### [Assignment]
Somewhere below are a line with "Сериал &quot;Истерия!&quot; 2024" and a later line with "ಹುಬ್ಬಳ್ಳಿ ಗಣೇಶೋತ್ಸವಕ್ಕೆ 18". Output exactly those lines and all lines between them.

### [Extracted material]
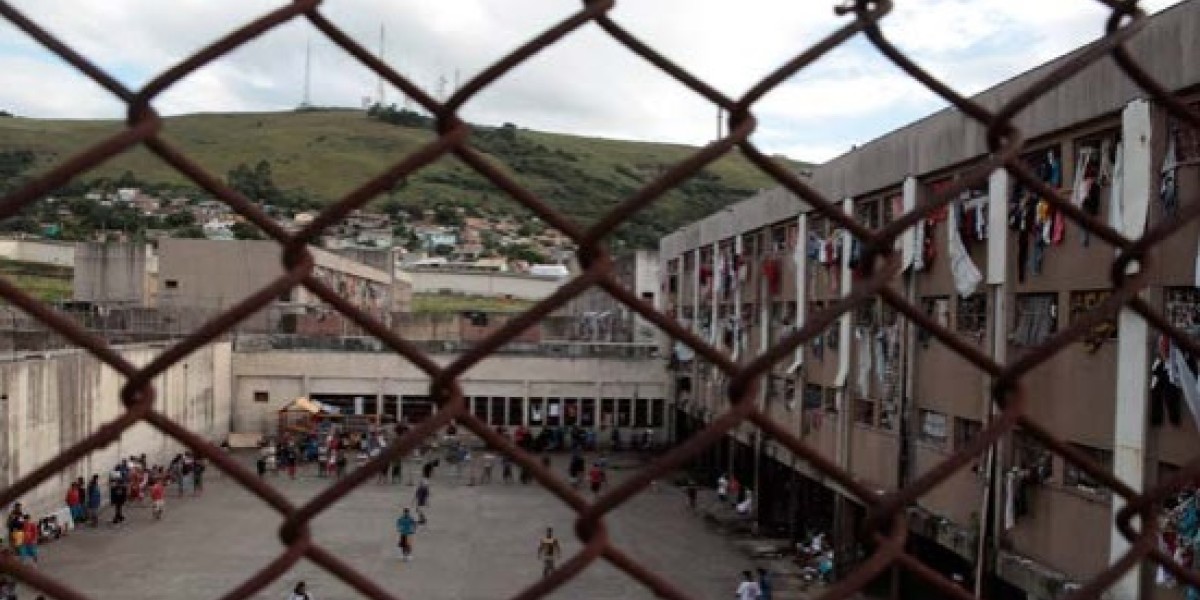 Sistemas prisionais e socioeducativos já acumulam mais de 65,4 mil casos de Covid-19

==

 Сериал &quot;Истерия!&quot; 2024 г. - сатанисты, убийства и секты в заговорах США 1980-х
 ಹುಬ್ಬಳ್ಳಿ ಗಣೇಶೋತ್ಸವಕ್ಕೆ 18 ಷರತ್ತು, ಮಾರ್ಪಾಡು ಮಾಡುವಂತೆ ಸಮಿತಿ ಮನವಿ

...

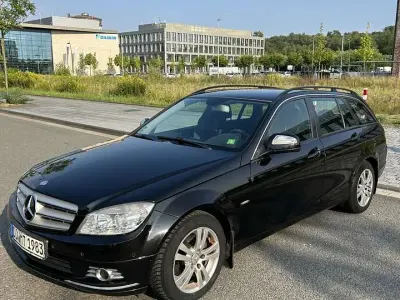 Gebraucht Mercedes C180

### [Response]
 Сериал &quot;Истерия!&quot; 2024 г. - сатанисты, убийства и секты в заговорах США 1980-х
 ಹುಬ್ಬಳ್ಳಿ ಗಣೇಶೋತ್ಸವಕ್ಕೆ 18 ಷರತ್ತು, ಮಾರ್ಪಾಡು ಮಾಡುವಂತೆ ಸಮಿತಿ ಮನವಿ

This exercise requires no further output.